Tracey was also an advocate for the practical teaching of African music in schools and universities, championing experiential and embodied learning. He founded the Ethnomusicology Symposium at ILAM in 1980, creating a collaborative platform for researchers across the continent.

== Publications and legacy ==
Tracey published extensively on African music, especially on the technical and social aspects of musical instruments, including marimba, mbira, timbila xylophones, nyanga pan pipes, and valimba. His articles are notable for their clear transcriptions, visual illustrations, and sensitivity to indigenous knowledge systems.

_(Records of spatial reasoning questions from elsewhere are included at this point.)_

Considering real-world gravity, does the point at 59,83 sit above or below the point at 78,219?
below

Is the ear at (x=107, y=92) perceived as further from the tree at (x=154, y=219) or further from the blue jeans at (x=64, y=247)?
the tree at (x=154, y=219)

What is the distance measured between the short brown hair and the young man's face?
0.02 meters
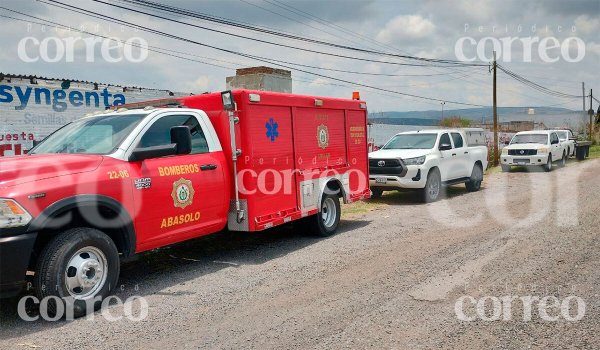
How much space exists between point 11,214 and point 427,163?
1042 centimetres

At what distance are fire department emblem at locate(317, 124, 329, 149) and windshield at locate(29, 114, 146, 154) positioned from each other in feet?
10.9

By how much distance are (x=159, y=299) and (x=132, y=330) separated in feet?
2.98

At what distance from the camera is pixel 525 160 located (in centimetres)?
2275

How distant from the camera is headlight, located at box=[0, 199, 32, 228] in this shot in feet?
15.1

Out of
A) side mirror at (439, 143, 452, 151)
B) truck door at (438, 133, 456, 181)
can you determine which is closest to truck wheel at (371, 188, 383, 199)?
truck door at (438, 133, 456, 181)

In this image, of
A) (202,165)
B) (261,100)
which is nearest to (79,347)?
(202,165)

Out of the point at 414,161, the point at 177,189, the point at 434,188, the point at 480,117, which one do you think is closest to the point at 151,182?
the point at 177,189

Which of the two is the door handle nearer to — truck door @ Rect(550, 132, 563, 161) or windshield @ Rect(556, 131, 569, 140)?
truck door @ Rect(550, 132, 563, 161)

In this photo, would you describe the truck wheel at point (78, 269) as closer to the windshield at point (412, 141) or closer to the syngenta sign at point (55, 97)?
the syngenta sign at point (55, 97)

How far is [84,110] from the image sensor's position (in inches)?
521

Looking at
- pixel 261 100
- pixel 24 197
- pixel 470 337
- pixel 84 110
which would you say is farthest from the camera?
pixel 84 110

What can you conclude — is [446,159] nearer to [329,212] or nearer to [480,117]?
[329,212]

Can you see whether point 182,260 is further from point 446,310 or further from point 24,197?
point 446,310

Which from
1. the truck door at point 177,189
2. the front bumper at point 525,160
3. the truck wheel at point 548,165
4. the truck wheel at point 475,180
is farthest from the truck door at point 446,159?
the truck wheel at point 548,165
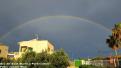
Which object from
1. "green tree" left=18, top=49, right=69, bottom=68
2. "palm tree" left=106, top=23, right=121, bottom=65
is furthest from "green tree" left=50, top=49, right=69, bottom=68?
"palm tree" left=106, top=23, right=121, bottom=65

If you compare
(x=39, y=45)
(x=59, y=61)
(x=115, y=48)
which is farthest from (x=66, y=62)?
(x=39, y=45)

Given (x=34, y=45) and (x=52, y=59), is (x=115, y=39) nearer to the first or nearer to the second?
(x=52, y=59)

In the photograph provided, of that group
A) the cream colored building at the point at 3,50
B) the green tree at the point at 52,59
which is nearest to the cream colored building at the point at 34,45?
the cream colored building at the point at 3,50

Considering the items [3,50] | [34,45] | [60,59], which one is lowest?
[60,59]

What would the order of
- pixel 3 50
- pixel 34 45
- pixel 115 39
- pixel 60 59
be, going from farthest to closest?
1. pixel 34 45
2. pixel 3 50
3. pixel 115 39
4. pixel 60 59

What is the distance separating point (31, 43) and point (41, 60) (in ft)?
100.0

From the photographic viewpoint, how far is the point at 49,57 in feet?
257

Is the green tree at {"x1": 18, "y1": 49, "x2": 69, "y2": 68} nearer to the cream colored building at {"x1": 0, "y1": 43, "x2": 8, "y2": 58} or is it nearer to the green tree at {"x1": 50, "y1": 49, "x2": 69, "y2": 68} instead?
the green tree at {"x1": 50, "y1": 49, "x2": 69, "y2": 68}

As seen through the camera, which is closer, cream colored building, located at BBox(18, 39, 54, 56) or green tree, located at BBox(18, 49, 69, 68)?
green tree, located at BBox(18, 49, 69, 68)

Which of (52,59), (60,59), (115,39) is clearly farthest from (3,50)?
(115,39)

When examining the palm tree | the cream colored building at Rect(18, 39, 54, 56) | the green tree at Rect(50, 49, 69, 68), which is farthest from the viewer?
the cream colored building at Rect(18, 39, 54, 56)

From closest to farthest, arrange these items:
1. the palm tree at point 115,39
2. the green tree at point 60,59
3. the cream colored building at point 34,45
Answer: the green tree at point 60,59 < the palm tree at point 115,39 < the cream colored building at point 34,45

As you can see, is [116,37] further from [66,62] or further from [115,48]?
[66,62]

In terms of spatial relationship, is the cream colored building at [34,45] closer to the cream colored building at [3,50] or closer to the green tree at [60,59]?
the cream colored building at [3,50]
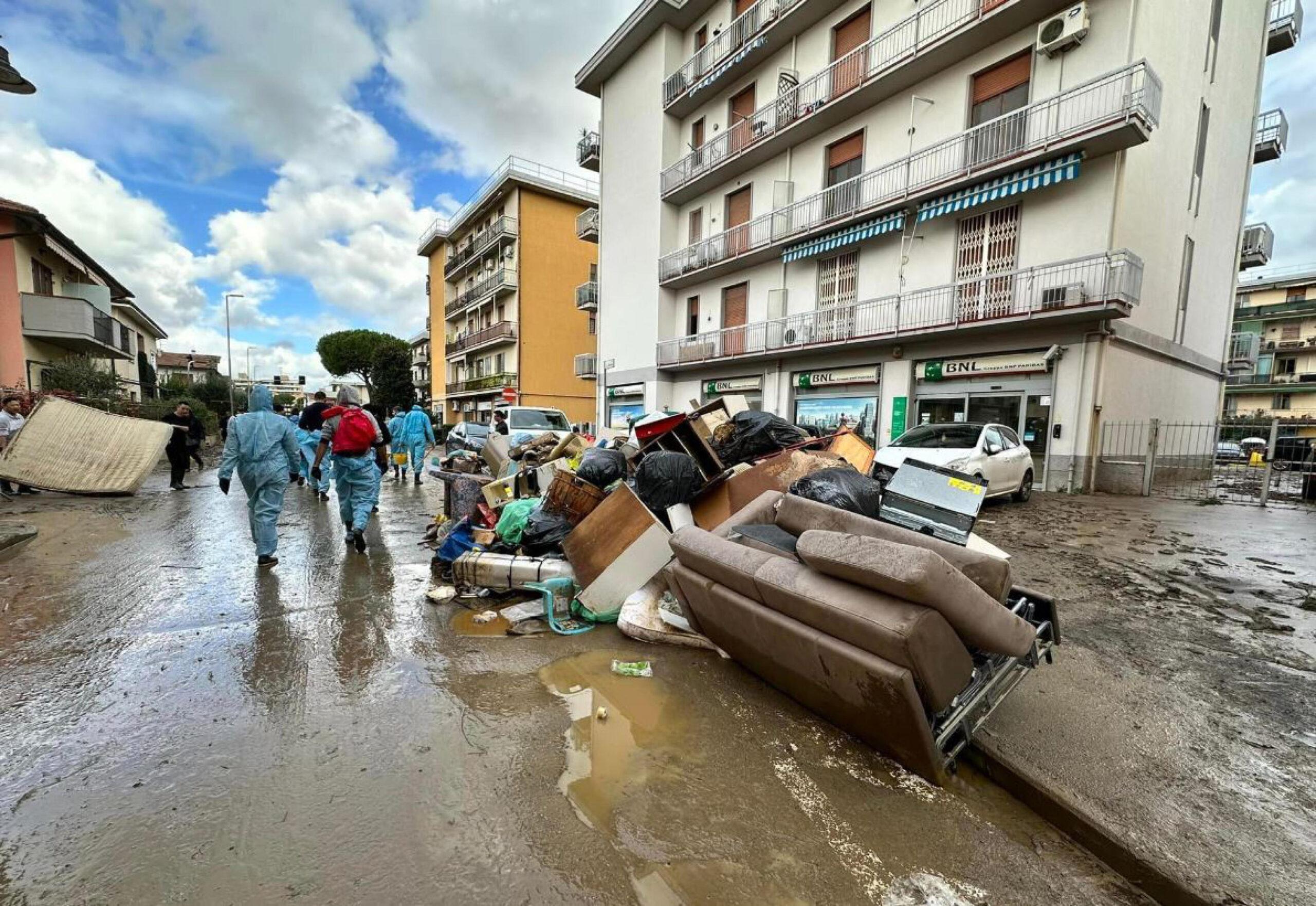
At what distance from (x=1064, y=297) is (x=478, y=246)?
103 ft

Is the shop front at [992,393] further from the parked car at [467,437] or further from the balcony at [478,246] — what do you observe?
the balcony at [478,246]

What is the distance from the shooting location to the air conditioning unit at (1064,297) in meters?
10.1

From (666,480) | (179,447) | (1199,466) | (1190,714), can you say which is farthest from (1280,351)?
(179,447)

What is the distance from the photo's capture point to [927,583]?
5.81 feet

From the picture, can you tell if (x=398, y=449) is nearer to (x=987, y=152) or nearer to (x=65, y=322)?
(x=987, y=152)

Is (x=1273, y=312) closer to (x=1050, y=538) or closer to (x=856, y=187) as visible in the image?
(x=856, y=187)

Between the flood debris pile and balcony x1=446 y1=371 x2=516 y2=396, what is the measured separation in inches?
1015

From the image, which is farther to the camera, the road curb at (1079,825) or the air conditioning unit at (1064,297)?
the air conditioning unit at (1064,297)

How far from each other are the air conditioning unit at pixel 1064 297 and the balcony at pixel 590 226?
1817 centimetres

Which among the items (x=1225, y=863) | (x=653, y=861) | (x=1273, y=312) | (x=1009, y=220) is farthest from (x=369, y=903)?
(x=1273, y=312)

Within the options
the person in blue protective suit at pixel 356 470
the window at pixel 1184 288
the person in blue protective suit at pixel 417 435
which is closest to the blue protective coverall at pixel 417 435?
the person in blue protective suit at pixel 417 435

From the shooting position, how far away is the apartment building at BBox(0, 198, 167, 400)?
16688 millimetres

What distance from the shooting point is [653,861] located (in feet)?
5.63

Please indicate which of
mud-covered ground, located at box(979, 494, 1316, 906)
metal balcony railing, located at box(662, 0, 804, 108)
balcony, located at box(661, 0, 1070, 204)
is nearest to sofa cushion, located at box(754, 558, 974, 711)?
mud-covered ground, located at box(979, 494, 1316, 906)
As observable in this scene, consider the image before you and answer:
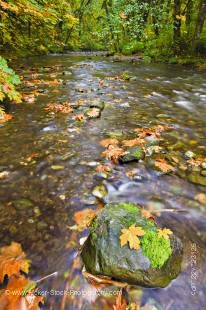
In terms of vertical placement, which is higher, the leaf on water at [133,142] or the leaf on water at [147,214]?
the leaf on water at [147,214]

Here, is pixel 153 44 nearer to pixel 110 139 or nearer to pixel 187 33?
pixel 187 33

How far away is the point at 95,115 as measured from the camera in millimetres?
6066

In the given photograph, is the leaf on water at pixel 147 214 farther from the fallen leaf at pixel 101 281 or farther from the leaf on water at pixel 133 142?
the leaf on water at pixel 133 142

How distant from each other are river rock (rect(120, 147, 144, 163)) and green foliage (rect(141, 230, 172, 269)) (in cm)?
171

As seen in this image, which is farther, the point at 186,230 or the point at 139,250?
the point at 186,230

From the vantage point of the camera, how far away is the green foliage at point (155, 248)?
2373mm

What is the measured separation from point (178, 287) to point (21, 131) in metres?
3.81

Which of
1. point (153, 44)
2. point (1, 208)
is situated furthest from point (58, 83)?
point (153, 44)

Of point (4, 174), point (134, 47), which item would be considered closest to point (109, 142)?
point (4, 174)

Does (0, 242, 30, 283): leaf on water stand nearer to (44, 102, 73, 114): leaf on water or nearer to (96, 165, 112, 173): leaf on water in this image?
(96, 165, 112, 173): leaf on water

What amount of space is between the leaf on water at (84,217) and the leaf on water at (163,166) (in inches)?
50.8

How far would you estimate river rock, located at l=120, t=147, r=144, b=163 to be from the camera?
418 cm

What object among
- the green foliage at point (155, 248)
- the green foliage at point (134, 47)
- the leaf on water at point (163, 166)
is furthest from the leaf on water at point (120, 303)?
the green foliage at point (134, 47)

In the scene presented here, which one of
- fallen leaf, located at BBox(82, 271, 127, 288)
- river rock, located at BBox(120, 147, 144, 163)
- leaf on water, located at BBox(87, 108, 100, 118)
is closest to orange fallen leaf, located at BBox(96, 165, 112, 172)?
river rock, located at BBox(120, 147, 144, 163)
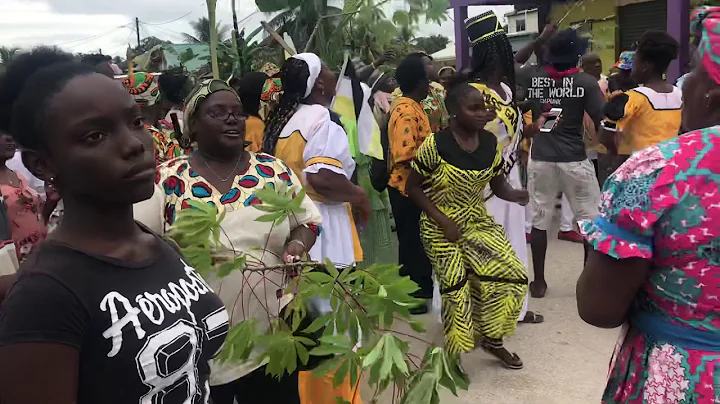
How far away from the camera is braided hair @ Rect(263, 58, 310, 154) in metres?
3.85

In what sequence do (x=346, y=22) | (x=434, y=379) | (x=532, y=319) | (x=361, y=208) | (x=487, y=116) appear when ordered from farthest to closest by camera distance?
1. (x=346, y=22)
2. (x=532, y=319)
3. (x=487, y=116)
4. (x=361, y=208)
5. (x=434, y=379)

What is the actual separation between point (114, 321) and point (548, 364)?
3.42 m

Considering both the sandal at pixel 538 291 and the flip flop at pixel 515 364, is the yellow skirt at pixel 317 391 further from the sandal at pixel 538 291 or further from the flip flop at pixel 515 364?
the sandal at pixel 538 291

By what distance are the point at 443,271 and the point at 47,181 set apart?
109 inches

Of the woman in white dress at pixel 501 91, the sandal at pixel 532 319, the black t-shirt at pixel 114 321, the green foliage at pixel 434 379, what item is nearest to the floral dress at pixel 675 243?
the green foliage at pixel 434 379

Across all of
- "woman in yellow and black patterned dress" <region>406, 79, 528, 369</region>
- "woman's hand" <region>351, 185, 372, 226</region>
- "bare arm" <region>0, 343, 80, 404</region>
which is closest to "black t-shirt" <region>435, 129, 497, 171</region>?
"woman in yellow and black patterned dress" <region>406, 79, 528, 369</region>

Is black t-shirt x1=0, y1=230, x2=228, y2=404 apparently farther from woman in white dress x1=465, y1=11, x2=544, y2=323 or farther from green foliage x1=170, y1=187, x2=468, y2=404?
woman in white dress x1=465, y1=11, x2=544, y2=323

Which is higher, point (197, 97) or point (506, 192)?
point (197, 97)

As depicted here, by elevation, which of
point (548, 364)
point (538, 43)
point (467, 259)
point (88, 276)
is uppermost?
point (538, 43)

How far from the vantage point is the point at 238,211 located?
241 centimetres

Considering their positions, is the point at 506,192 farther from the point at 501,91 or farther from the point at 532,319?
the point at 532,319

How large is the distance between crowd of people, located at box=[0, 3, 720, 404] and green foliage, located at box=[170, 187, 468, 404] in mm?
96

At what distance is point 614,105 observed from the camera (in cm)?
486

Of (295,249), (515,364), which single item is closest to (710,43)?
(295,249)
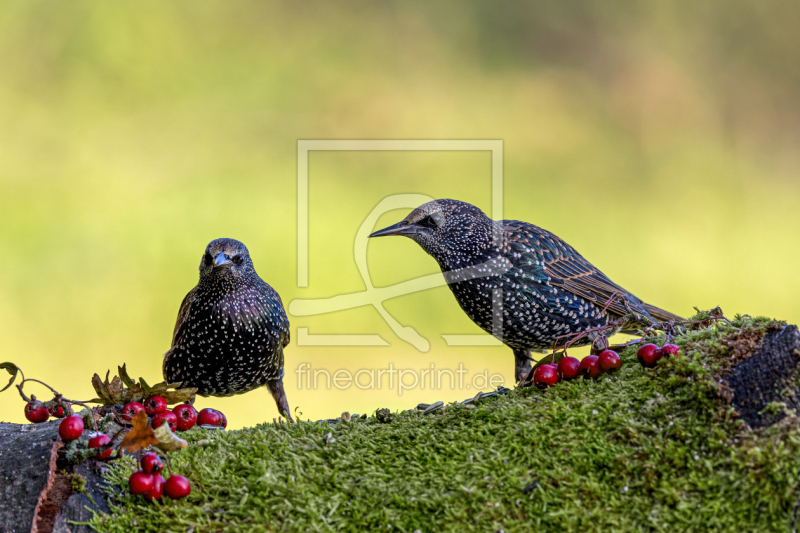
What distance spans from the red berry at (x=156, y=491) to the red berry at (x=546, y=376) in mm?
1543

His influence extended beyond his publications, shaping generations of scholars and musicians through his commitment to applied ethnomusicology and African music pedagogy at Rhodes University and beyond.

== Personal life ==
Tracey met his wife Heather in London during the Wait a Minim! tour, and they remained married until his death. He lived for many years in Grahamstown (now Makhanda), South Africa, where he continued his teaching and research.

== Death ==
Andrew Tracey died in 2024. His legacy is preserved through his writings, recordings, and his lasting impact on African music studies.

== Selected publications ==
- Tracey, Andrew. "The Original African Mbira?" African Music, vol. 5, no. 2, 1972, pp. 85–104.
- Tracey, Andrew. "The System of the Mbira." African Music, vol. 6, no. 3, 1982, pp. 37–61.
- Tracey, Andrew. "The Evolution of African Lamellophones." African Music, vol. 8, no. 3, 1992, pp. 85–113.